>>

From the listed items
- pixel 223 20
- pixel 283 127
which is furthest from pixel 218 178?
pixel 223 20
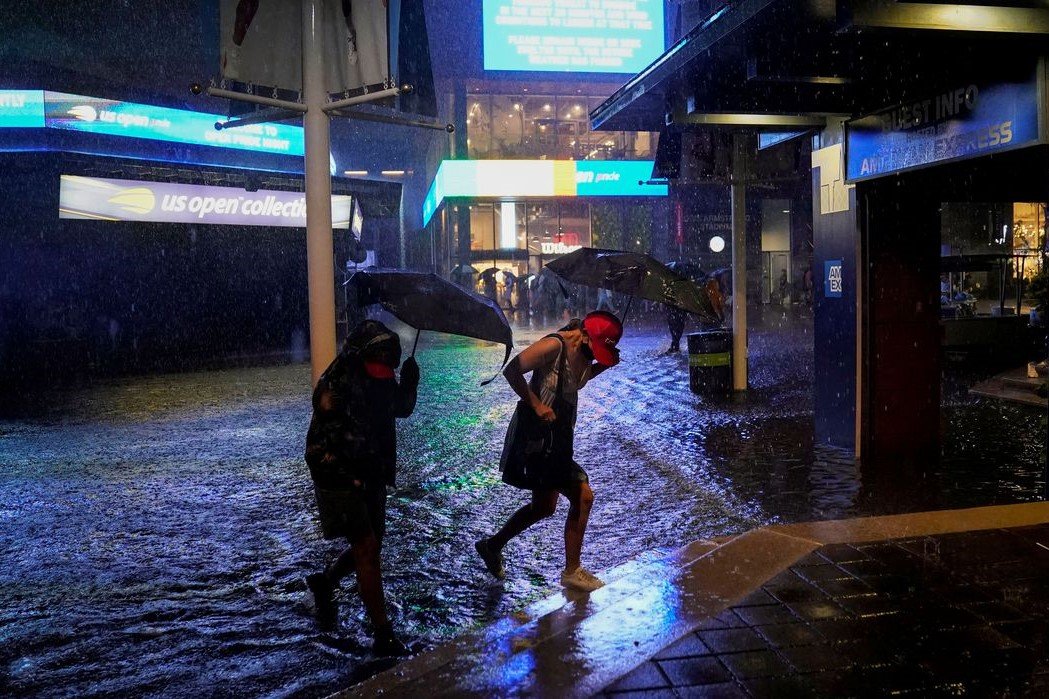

<<

| EXERCISE TASK |
Please reproduce every row above word for word, leaving the pictures out.

| RESULT FOR THIS TASK |
From the listed items
- pixel 223 20
- pixel 283 127
which is furthest from pixel 218 178?
pixel 223 20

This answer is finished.